Les articles L 133-6 et L.133-7 disposent qu’une opération de paiement est autorisée si le payeur a donné son consentement à son exécution, le consentement étant donné selon la forme convenue entre le payeur et son prestataire.
En l’espèce, la banque, qui se prévaut d’une authentification forte, ne justifie en aucune manière que cette authentification soit la forme convenue avec le payeur pour valider le montant d’une somme débitée sur la seule initiative du bénéficiaire, alors que M. [K] conteste avoir donné son consentement pour un paiement immédiat qui ne correspond pas aux engagements des parties au contrat de location.
L’opération constitue par conséquent une opération non autorisée et il y a lieu de condamner la société CIC à payer à M. [K] la somme de 1 000 euros assortie des intérêts au taux légal dans les conditions de l’article L 133-18 du code monétaire et financier, à compter du 4 novembre 2024, date de la mise en demeure.
La résistance ne dégénérant en abus pouvant donner naissance à une dette de dommages-intérêts que dans le cas de malice, mauvaise foi, erreur grossière équipollente au dol ou encore légèreté blâmable, lesquelles ne sont pas justifiées en l’espèce,la demande de dommages-intérêts sollicitée sur ce fondement par M. [K] sera rejetée.
Les demandes tendant à voir “ dire et juger” ou “ constater “ ne constituant pas des prétentions au sens de l’article 4 du code de procédure civile ne donneront pas lieu à mention au dispositif.
Les dépens sont à la charge de la partie perdante à savoir la société CIC.

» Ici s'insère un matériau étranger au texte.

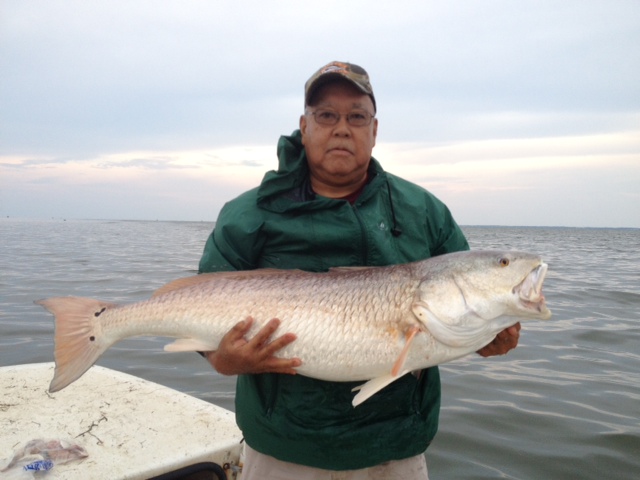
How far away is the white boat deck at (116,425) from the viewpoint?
3.78 m

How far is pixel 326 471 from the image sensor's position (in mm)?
2898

Ni l’équité, ni la situation des parties ne commandent de faire application de l’article 700 du code de procédure civile.
L’exécution provisoire de la présente décision n’est pas incompatible avec la nature de l’affaire et ne saurait être écartée.
PAR CES MOTIFS
Statuant publiquement, par jugement contradictoire et en dernier ressort, prononcé par mise à disposition au greffe,
Condamne la société CIC à payer à M. [K] la somme de 1 000 ( mille euros) en principal, avec intérêts au taux légal majoré dans les conditions de l’article L133-18 du code monétaire et financier à compter du 4 novembre 2024,
Dit n’y avoir lieu à application des dispositions de l’article 700 du code de procédure civile, ,
Condamne le CIC aux dépens,
Rappelle que la présente décision est de droit exécutoire à titre provisoire.